Tra i reperti anche un'ancora di 5 metri, la più grande mai recuperata in acque italiane

Genova. Ancore, cannoni, bitte ad altri reperti che testimoniano la storia del porto di Genova tra il Cinquecento e il Novecento. Gli oggetti sono stati rinvenuti nel corso dei dragaggi in porto e sono stati portati a Calata Bettolo. Non solo ordigni, quindi (domenica scorsa gli artificieri hanno disinnescato l’ultima di una ventina di ordigni), ma anche manufatti storici che, studiati dalle Soprintendenze ed da esperti del NavLav (laboratorio di storia marittima e navale dell’Università di Genova) che ora saranno restaurati e offerti alla cittadinanza in esposizione pubblica permanente.

“Questi reperti – spiega il presidente dell’autorità Portuale Luigi Merlo – sono la prova di come l’attività dei dragaggi sia stata compiuta in modo attento. Ora abbiamo già avviato una collaborazione con il Galata Museo del Mare che dopo il restauro ospiterà alcuni oggetti, altri probabilmente saranno collocati a palazzo San Giorgio”.

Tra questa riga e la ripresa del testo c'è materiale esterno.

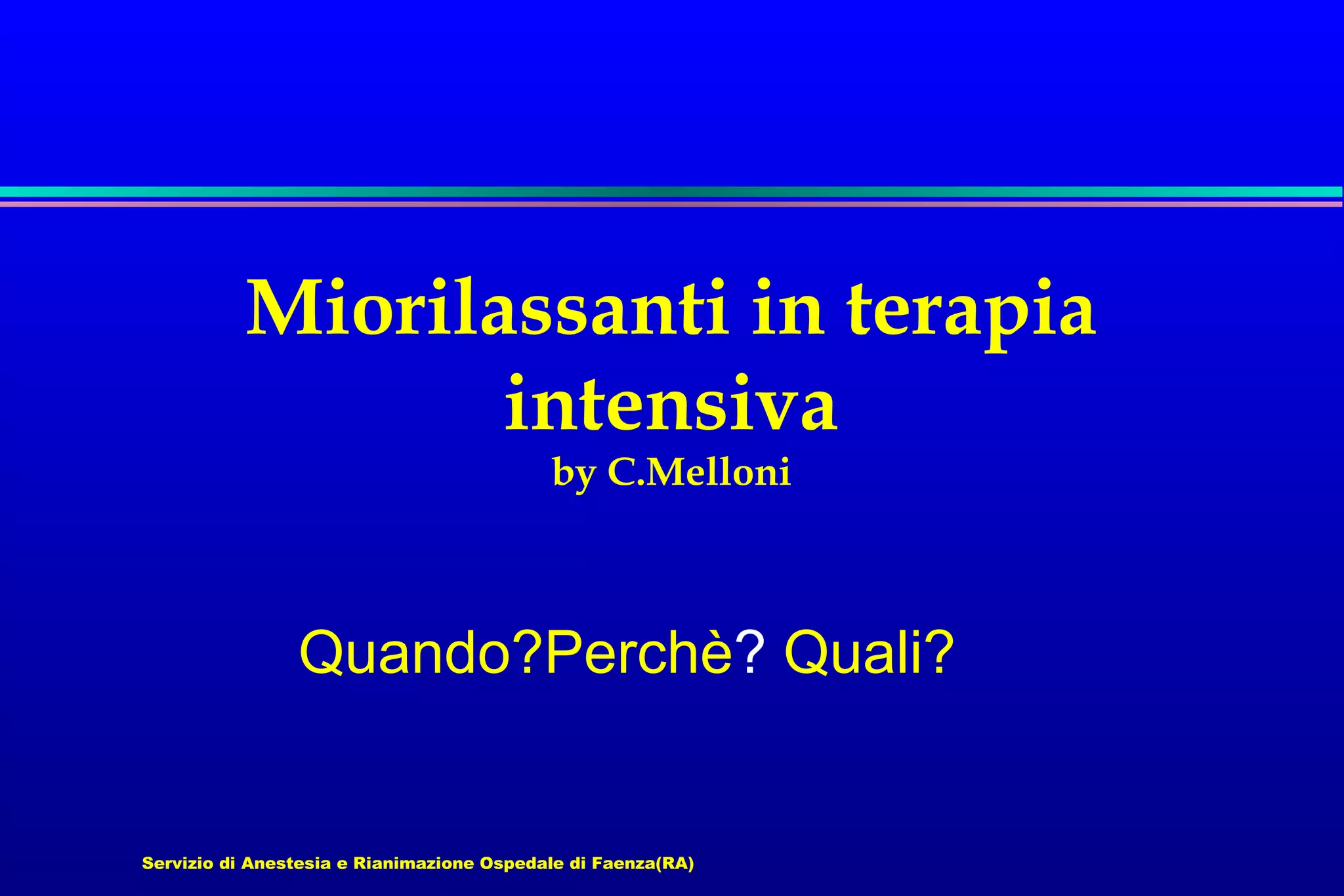 Miorilassanti in terapia intensiva
by C.Melloni

Quando?Perchè? Quali?

Servizio di Anestesia e Rianimazione Ospedale di Faenza(RA)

“Per quanto riguarda le ancore – spiega Fabrizio Ciacchella del Navlab – ne sono stati rinvenuti molti di tipo diverso. Il più antico e anche più interessante è è un’ancora della fine del Seicento o inizi Settecento di probabile produzione locale, particolarmente interessante perché ne esistono pochi esemplari”. L’ancora più grande è interessante anzitutto per le dimensioni: “Cinque metri per 4 tonnellate, è la più grande recuperata in acque italiane. Si tratta di un’ancora ottocentesca, modello ammiragliato britannico, molto rara in quanto a ceppo fisso”.

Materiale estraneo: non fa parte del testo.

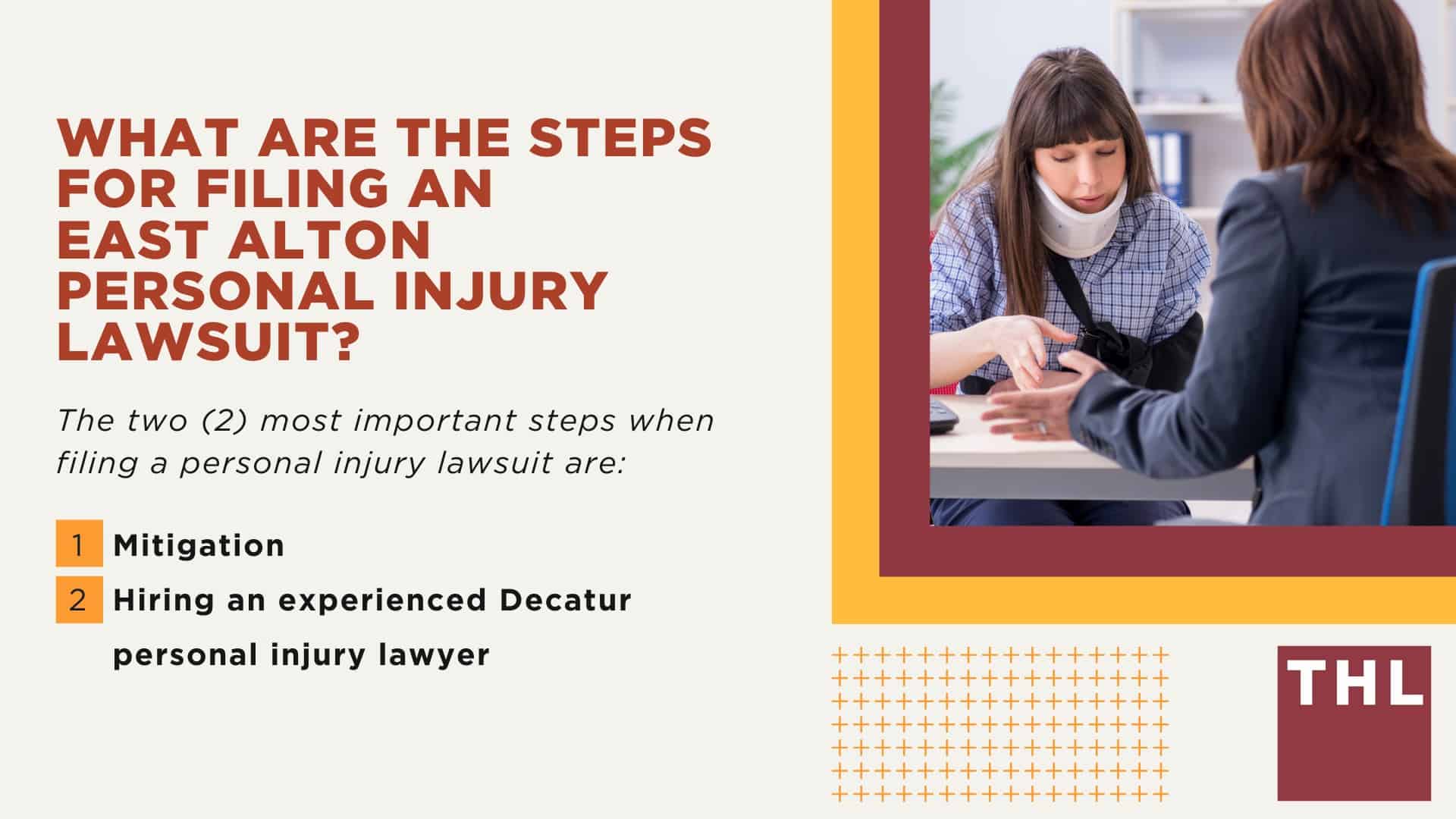 WHAT ARE THE STEPS FOR FILING AN EAST ALTON PERSONAL INJURY LAWSUIT?

The two (2) most important steps when filing a personal injury lawsuit are:

1 Mitigation

2 Hiring an experienced Decatur personal injury lawyer

THL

Molti anche i cannoni recuperati. Cinque di essi sono cannoni seicenteschi ad avancarica in ferro colato, lunghi quasi tre metri e del peso di circa una tonnellata. Secondo gli esperti dovrebbero essere di produzione inglese. Due sono invece i cannoli leggere a retrocarica in ferro fucinato, lunghi un metro e mezzo e risalenti alla fine del Cinquecento.

Infine, di particolare pregio il ritrovamento di un falconetto di bronzo lungo circa due metri che presenta il marchio della famiglia di fonditori veneziani Alberghetti attivi intorno alla metà del Cinquecento e che sul mercato dei collezionisti vale da solo circa 300 mila euro.